We’ve all admired Charlie Chaplin, Bing Crosby, or the actors playing Sherlock Holmes for their wonderful outfits. The outfits are topped with bowler hats. The actors carry off the look with panache, and they make us want one of our own. Bowler hats, that is. So what are bowler hats?

Table of Contents

What is a Bowler Hat?

The first bowler hats were of a specific hat shape made with fur felt. They were spun very tightly to ensure they’d be waterproof. They were robust hats with an impressive life span. Today’s bowler hats are made of rabbit fur or wool felt. The wool felt hats are not as robust and durable as the rabbit fur bowler hats.

An invisible man wearing a full suit and a matching black bowler hat.

Bowler hats are made with molds. Precut felt forms are sprayed with water and sit overnight. This makes them malleable. Next, they are steamed for a few seconds and then placed on the mold. The edges are trimmed away so the brim can be molded.

After the molding, the hat is removed and set aside to cool. The hat is then less malleable and more like the much more firm hat to which we’re accustomed. However, bowler hats are stiffer than their top hat cousins, so an extra layer of the stiffener is applied to the crown of the hat.

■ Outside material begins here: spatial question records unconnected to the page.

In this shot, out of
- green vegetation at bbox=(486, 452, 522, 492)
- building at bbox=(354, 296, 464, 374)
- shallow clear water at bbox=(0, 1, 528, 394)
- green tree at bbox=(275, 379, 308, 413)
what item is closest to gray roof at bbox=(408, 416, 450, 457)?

Seamstresses sew ribbon along the edge of the brim to give it that bowler hat look. They sew and fit into the crown of the hat the lining stamped with the manufacturer’s crest. The hat is finished with a leather band sewn onto the inside of the hat where it strikes the forehead. This prevents sweat from harming the material and makes the hat more comfortable to wear.

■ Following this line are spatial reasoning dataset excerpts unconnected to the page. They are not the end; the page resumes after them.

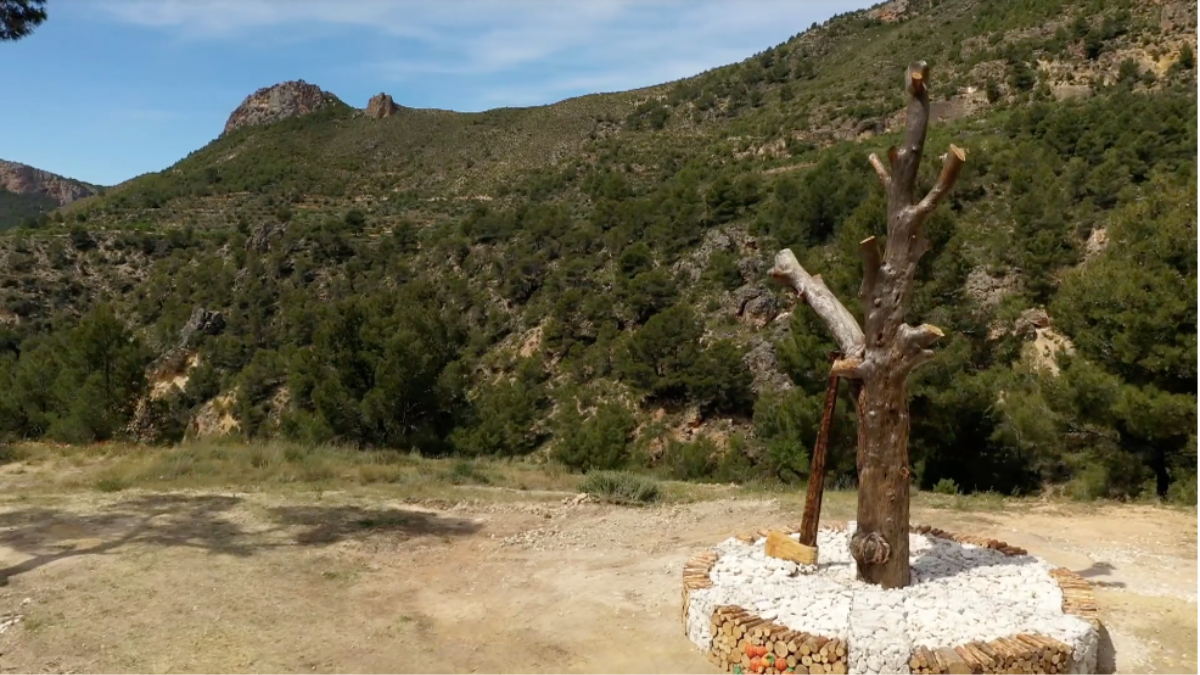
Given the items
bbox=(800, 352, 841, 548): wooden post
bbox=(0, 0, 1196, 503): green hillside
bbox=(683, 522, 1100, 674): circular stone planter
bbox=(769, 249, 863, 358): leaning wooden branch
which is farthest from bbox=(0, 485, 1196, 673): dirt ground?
bbox=(0, 0, 1196, 503): green hillside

Now the hat is finished with a ribbon hot-blued around the crown of the hat. What looks like a bow tie is hot-glued to the seam of the ribbon to finish the hat. Lastly, all signs of hot glue and fuzz from the felt are removed from the hat, and someone has a lovely new bowler hat.

Are Bowler Hats In Style Today?

Yes. Businessmen still wear them in all the high finance arenas. Horsemen wear them because they fit tightly and won’t come off when riding at high speeds. Think polo players.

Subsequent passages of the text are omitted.